Task inputs:
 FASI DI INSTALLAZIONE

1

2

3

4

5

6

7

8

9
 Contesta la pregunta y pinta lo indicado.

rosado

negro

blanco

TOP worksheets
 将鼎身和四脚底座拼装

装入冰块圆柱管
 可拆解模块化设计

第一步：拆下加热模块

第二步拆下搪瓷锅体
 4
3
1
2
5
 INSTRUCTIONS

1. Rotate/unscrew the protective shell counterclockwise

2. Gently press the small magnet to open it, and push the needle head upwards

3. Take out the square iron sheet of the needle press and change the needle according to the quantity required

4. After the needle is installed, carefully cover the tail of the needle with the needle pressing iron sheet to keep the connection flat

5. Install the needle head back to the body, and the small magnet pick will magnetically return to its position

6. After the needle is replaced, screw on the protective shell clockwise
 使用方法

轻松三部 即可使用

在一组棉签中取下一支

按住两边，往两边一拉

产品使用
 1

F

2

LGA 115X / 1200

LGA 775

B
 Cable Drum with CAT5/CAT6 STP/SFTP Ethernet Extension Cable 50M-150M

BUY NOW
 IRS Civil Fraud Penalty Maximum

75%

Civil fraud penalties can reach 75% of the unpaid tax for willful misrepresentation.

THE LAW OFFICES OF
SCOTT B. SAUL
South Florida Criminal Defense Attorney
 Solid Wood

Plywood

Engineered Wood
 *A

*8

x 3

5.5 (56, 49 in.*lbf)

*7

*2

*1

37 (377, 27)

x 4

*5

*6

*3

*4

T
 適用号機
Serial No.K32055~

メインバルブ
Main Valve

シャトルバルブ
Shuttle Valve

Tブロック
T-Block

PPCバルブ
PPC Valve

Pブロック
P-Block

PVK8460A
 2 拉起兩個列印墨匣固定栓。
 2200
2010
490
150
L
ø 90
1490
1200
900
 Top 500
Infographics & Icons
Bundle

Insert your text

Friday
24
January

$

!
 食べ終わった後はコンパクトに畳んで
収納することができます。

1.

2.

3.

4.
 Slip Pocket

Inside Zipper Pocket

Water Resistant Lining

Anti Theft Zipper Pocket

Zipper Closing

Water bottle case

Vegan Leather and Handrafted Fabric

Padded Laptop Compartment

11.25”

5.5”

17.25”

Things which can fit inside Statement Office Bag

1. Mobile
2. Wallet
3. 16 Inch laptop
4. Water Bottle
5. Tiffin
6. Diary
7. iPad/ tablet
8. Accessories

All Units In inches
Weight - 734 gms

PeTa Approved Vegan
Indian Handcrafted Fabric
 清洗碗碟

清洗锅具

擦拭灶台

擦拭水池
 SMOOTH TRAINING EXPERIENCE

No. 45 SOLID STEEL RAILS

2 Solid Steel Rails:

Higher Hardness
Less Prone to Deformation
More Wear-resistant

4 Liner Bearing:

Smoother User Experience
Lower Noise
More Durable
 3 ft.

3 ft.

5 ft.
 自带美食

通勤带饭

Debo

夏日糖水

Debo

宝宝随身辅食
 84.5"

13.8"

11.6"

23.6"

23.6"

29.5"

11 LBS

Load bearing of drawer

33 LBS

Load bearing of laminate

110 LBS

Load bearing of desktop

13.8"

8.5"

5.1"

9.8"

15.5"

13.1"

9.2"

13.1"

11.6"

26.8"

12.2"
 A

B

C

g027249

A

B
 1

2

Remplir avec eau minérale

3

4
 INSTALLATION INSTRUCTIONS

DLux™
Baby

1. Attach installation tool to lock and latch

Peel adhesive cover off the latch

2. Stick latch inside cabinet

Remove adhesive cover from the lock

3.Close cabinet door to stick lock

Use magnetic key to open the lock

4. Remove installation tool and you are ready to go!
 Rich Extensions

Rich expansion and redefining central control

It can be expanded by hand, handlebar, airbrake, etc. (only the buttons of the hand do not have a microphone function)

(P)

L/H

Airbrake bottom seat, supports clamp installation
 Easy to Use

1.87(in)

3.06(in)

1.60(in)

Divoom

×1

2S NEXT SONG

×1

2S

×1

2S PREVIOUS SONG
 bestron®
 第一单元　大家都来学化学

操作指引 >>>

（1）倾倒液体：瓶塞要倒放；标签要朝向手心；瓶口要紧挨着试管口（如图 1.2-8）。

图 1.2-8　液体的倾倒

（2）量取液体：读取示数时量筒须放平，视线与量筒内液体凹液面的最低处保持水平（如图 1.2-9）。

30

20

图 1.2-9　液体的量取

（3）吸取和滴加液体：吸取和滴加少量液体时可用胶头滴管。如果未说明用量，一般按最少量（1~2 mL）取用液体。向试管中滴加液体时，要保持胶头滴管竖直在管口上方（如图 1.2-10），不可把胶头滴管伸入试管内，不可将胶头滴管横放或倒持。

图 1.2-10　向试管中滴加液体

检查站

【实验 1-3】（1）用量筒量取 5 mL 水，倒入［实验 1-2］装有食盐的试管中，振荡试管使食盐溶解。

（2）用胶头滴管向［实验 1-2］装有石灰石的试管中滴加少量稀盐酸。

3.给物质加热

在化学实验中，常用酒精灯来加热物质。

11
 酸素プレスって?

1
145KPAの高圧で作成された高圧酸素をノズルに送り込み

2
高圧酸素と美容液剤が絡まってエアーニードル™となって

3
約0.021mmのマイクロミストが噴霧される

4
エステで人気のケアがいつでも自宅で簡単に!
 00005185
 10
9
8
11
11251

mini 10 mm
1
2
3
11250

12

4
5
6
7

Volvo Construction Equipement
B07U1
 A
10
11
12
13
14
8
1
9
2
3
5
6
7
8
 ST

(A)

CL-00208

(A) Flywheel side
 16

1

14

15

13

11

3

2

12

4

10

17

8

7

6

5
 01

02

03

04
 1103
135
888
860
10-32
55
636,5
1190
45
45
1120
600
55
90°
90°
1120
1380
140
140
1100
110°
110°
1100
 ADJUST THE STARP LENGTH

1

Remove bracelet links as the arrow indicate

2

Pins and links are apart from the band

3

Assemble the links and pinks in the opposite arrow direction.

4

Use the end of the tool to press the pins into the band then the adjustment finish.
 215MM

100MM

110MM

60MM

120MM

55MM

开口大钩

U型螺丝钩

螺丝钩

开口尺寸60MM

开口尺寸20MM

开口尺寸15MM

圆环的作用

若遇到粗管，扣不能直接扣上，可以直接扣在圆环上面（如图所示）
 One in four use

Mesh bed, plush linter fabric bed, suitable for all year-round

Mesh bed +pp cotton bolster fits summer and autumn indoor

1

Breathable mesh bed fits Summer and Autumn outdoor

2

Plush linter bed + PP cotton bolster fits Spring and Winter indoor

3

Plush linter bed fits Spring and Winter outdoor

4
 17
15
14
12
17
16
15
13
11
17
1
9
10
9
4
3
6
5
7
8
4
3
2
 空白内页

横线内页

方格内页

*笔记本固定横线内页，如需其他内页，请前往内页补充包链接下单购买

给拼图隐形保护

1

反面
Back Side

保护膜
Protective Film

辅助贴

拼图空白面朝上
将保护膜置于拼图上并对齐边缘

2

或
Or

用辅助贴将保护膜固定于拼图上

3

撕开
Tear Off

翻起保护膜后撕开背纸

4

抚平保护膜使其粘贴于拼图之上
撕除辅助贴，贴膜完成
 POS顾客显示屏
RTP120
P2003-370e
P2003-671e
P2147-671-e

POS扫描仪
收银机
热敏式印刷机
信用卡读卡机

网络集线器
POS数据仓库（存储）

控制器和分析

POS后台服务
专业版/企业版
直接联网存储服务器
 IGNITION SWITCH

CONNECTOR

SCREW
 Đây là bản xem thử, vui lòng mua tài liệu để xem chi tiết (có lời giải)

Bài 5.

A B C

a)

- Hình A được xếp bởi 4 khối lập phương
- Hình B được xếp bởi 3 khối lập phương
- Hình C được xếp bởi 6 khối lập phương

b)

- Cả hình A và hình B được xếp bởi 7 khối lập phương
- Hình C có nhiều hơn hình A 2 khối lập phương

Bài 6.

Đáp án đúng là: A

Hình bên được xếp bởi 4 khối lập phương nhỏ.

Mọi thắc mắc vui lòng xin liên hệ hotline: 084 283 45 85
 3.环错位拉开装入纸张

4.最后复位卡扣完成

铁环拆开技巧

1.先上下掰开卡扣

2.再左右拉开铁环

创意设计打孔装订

Task brief:
In the data above, find each line where the string "Zipper" appears, then copy it.

Worked solution:
Inside Zipper Pocket
Anti Theft Zipper Pocket
Zipper Closing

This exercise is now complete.